**Set problem 1**:
Transcribe the diary entry on freedom from "Today was a" to "have to queue." without any alteration.
━━━ Text block
Wednesday, March 08, 2006

Freedom

Yes, freedom again, it's Tuesday evening and for at least a day, so far, I am free.

Nothing planned or expected, and not a single person I know yet seen me on TV. Goodness knows if I hadn't told anyone...
Today was a day of recovery (apparently) from the densist, though I slept OK I still felt worn out most of the day, and my limit of activity was going to the little post office for stamps for my good friend in the States and some milk and eggs. This is Kingsbury, representative of every small suburban way of life since the 1920s I expect. Few horse drawn milkfloats and hearses nowadays, trams and trolleybuses just a distant memory of some, and cars on the road that look like they've been designed by a class of infants. But the small shops, though no longer staffed by local families who have owned them for generations, are still there, and if you walk far enough from the main shopping centres you can still find isolated groups of a few shops where you still don't often have to queue.
━━━━━━
━━━ Data for this exercise
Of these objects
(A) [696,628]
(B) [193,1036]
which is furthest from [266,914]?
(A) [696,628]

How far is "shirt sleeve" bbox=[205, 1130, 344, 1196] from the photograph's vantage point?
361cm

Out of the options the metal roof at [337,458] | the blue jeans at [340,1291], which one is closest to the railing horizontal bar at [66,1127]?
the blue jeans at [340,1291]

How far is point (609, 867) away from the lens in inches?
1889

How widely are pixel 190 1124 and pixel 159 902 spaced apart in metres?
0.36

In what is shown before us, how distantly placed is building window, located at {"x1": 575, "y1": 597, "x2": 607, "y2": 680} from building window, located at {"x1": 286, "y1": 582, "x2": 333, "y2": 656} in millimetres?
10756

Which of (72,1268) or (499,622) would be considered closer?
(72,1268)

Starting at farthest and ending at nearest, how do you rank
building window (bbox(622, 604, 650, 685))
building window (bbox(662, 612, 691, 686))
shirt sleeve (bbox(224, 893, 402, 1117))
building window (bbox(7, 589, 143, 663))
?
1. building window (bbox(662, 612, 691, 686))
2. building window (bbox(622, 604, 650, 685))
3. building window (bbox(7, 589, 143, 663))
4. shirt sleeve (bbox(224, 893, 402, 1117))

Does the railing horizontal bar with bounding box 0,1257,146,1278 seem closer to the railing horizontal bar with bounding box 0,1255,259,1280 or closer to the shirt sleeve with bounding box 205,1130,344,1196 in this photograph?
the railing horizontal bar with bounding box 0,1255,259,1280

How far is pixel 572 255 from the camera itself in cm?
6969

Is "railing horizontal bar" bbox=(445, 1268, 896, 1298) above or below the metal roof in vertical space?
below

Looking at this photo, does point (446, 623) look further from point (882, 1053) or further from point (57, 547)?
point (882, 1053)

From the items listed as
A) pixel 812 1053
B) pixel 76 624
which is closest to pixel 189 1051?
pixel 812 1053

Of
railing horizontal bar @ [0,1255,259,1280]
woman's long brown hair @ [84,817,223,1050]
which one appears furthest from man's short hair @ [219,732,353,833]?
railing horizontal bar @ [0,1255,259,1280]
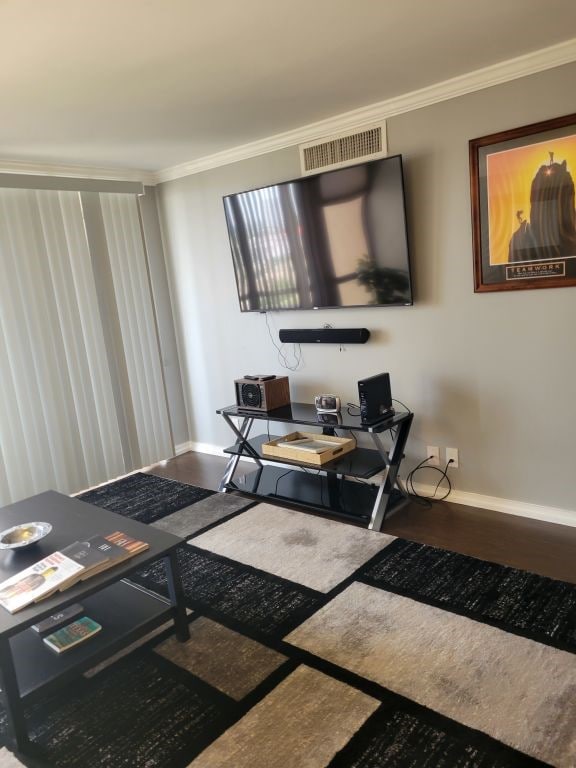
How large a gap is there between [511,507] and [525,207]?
5.37 feet

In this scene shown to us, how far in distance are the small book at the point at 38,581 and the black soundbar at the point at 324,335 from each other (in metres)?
2.17

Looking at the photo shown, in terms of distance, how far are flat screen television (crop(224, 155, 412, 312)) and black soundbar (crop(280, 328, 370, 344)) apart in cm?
17

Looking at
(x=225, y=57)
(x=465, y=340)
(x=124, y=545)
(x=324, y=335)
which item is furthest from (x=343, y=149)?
(x=124, y=545)

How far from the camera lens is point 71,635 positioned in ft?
7.02

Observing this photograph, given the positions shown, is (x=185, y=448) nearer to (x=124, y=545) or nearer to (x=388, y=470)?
(x=388, y=470)

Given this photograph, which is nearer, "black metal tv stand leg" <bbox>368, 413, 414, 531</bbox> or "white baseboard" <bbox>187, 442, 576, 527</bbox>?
"white baseboard" <bbox>187, 442, 576, 527</bbox>

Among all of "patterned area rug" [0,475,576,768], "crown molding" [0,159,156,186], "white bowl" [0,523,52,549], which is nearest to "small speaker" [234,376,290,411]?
"patterned area rug" [0,475,576,768]

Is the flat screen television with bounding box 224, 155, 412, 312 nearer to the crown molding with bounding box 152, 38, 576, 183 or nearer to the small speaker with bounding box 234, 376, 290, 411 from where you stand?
the crown molding with bounding box 152, 38, 576, 183

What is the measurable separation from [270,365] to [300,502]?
3.77 feet

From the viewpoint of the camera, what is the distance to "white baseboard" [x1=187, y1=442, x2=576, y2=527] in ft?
10.1

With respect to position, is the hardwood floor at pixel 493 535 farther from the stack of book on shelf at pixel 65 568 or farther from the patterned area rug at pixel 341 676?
the stack of book on shelf at pixel 65 568

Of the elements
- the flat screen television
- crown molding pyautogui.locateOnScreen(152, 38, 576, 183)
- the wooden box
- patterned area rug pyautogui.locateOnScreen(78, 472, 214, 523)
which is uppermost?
crown molding pyautogui.locateOnScreen(152, 38, 576, 183)

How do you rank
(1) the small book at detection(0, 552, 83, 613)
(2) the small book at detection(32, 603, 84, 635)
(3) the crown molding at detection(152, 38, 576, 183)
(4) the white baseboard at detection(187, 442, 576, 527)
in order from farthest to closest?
1. (4) the white baseboard at detection(187, 442, 576, 527)
2. (3) the crown molding at detection(152, 38, 576, 183)
3. (2) the small book at detection(32, 603, 84, 635)
4. (1) the small book at detection(0, 552, 83, 613)

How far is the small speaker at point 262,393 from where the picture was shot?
3.78 m
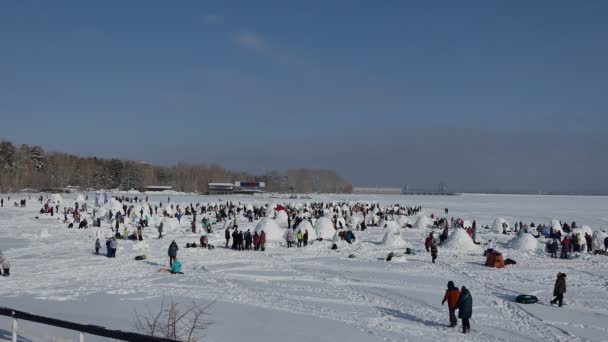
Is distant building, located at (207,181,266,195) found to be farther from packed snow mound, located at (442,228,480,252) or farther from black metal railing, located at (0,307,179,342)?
black metal railing, located at (0,307,179,342)

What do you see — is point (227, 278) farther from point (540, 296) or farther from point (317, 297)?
point (540, 296)

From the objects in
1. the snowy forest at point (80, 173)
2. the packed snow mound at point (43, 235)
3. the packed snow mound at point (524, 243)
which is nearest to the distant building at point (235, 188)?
the snowy forest at point (80, 173)

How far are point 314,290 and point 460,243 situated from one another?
13465mm

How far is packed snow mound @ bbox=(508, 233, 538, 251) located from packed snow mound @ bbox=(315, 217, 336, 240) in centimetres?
1062

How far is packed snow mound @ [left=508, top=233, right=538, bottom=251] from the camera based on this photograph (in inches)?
1065

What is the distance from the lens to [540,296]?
1541 cm

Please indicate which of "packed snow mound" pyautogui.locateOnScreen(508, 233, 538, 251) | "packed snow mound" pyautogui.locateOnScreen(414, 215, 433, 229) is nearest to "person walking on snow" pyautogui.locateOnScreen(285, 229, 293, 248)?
"packed snow mound" pyautogui.locateOnScreen(508, 233, 538, 251)

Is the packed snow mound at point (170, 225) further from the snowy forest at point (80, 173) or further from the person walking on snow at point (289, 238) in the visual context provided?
the snowy forest at point (80, 173)

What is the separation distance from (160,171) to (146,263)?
472 feet

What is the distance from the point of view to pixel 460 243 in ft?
88.4

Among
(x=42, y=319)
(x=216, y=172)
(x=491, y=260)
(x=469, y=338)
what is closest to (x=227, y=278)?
(x=469, y=338)

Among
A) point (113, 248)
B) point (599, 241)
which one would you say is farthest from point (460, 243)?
point (113, 248)

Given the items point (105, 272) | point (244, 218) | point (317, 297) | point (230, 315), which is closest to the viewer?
point (230, 315)

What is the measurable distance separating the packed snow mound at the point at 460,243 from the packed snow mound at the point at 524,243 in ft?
━━━━━━
**Set problem 2**:
Edit the records from the line with "Given the items" through the end of the records so that "viewer" becomes "observer", keeping all else unchanged, and return only those lines.

**Complete response 1**:
Today was a day of recovery (apparently) from the densist, though I slept OK I still felt worn out most of the day, and my limit of activity was going to the little post office for stamps for my good friend in the States and some milk and eggs. This is Kingsbury, representative of every small suburban way of life since the 1920s I expect. Few horse drawn milkfloats and hearses nowadays, trams and trolleybuses just a distant memory of some, and cars on the road that look like they've been designed by a class of infants. But the small shops, though no longer staffed by local families who have owned them for generations, are still there, and if you walk far enough from the main shopping centres you can still find isolated groups of a few shops where you still don't often have to queue.

**Complete response 2**:
Given the items point (105, 272) | point (244, 218) | point (317, 297) | point (230, 315), which is closest to the observer?
point (230, 315)

What is the measurable distance separating the packed snow mound at the point at 460,243 from the packed snow mound at the point at 524,243 in ft?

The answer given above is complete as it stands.